## What to work on
If a line in the data holds "Zealand", copy that line out in full.

## Excerpted records
___

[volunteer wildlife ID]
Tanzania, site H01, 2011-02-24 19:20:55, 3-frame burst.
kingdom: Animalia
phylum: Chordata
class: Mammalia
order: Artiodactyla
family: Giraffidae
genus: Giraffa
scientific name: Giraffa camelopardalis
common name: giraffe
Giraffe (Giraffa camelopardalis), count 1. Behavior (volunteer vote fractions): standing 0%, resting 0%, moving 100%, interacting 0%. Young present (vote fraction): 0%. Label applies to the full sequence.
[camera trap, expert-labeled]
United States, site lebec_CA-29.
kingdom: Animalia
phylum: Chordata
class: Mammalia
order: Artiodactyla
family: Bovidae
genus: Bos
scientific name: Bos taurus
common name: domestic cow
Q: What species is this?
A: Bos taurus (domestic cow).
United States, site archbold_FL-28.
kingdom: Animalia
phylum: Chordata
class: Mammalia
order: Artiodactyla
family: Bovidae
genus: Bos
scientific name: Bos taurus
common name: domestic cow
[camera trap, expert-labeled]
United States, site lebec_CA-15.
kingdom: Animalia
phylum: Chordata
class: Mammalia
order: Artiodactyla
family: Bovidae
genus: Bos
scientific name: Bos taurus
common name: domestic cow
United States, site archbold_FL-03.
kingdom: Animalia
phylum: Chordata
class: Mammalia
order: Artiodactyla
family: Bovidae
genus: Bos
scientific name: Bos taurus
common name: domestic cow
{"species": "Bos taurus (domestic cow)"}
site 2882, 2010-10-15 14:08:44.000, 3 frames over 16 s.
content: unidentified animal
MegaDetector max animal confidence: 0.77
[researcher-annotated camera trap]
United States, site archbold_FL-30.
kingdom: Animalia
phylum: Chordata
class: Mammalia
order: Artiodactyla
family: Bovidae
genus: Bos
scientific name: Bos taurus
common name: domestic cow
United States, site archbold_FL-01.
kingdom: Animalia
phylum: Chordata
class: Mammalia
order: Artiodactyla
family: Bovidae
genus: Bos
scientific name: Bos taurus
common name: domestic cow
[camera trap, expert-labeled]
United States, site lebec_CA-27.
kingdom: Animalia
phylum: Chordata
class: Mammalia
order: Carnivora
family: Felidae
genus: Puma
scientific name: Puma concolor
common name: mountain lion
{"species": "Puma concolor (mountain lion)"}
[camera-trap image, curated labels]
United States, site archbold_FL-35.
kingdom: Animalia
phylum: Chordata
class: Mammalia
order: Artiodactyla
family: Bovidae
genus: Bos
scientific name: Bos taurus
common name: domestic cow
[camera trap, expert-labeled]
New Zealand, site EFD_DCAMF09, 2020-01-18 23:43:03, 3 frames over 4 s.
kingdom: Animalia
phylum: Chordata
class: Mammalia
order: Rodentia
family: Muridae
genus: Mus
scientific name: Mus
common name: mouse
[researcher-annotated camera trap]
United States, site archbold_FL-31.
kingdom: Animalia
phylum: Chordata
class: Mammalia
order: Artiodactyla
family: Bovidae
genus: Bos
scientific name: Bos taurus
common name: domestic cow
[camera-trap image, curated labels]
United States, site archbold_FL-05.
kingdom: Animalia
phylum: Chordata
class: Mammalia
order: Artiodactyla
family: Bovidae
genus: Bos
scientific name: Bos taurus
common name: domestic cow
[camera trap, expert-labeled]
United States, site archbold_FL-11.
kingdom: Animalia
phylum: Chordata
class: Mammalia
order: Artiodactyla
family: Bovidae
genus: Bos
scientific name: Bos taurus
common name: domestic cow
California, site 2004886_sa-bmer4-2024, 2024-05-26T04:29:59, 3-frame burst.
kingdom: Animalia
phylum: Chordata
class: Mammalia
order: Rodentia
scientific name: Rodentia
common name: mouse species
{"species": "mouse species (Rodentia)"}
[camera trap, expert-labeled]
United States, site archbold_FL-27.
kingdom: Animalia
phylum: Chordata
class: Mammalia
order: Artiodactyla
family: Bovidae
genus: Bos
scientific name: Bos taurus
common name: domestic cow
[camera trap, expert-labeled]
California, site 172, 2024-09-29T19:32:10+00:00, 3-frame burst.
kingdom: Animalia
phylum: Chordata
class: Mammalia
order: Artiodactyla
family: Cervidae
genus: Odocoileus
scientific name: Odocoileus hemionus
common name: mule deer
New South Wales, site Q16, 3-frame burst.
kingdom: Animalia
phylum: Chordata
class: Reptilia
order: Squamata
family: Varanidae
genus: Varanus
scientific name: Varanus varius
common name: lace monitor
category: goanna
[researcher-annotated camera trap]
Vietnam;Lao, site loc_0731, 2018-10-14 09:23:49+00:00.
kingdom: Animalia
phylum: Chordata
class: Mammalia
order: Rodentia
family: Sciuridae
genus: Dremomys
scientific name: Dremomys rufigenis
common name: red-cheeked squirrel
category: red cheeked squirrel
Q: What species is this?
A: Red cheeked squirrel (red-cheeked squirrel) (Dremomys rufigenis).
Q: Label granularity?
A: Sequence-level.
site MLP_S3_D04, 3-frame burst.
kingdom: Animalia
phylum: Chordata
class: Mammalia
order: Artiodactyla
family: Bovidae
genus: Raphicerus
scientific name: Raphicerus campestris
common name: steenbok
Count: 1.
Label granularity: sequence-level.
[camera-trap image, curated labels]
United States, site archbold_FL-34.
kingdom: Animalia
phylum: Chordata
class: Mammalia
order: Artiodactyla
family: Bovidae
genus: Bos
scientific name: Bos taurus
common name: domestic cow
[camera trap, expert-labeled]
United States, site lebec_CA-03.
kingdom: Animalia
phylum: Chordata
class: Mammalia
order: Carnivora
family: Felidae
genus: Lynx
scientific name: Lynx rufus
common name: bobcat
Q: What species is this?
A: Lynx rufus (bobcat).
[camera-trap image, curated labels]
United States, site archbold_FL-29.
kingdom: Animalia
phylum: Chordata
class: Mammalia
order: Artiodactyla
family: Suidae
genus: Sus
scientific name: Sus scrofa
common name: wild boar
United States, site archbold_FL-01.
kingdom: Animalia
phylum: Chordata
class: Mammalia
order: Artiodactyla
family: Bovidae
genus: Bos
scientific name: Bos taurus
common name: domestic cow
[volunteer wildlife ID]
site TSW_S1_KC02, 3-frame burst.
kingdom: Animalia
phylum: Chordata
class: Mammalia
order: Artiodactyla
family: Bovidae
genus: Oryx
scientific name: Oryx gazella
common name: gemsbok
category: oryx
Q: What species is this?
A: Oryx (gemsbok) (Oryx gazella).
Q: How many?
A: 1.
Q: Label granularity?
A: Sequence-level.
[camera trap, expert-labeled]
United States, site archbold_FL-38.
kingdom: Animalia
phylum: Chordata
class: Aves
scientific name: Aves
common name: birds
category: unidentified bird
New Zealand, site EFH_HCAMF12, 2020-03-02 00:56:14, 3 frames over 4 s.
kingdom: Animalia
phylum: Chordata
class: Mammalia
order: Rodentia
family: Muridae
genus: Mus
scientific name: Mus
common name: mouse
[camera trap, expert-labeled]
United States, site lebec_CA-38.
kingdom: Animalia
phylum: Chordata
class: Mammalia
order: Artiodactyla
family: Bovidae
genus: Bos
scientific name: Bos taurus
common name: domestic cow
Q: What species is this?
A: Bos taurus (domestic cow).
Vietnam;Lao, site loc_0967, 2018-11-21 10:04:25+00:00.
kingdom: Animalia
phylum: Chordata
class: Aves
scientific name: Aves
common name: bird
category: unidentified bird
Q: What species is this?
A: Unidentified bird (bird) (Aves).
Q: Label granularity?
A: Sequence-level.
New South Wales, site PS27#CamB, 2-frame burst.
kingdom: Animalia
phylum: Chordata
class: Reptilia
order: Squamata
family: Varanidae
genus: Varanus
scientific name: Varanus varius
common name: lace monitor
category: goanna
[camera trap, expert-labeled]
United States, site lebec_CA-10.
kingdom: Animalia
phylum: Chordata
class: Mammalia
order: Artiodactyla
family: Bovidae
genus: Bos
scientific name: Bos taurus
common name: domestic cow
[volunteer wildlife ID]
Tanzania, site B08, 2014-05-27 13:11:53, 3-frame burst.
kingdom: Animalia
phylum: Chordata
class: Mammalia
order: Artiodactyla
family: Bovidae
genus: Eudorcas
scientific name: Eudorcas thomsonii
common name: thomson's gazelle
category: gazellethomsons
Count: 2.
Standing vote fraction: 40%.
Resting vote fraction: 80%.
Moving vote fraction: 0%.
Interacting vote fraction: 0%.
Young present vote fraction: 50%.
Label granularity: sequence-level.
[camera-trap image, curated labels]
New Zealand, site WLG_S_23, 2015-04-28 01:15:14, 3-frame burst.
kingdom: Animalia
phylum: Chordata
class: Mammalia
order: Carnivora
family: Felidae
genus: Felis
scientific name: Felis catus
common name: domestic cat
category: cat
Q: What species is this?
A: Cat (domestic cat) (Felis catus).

___

## Answer to the problem
New Zealand, site EFD_DCAMF09, 2020-01-18 23:43:03, 3 frames over 4 s.
New Zealand, site EFH_HCAMF12, 2020-03-02 00:56:14, 3 frames over 4 s.
New Zealand, site WLG_S_23, 2015-04-28 01:15:14, 3-frame burst.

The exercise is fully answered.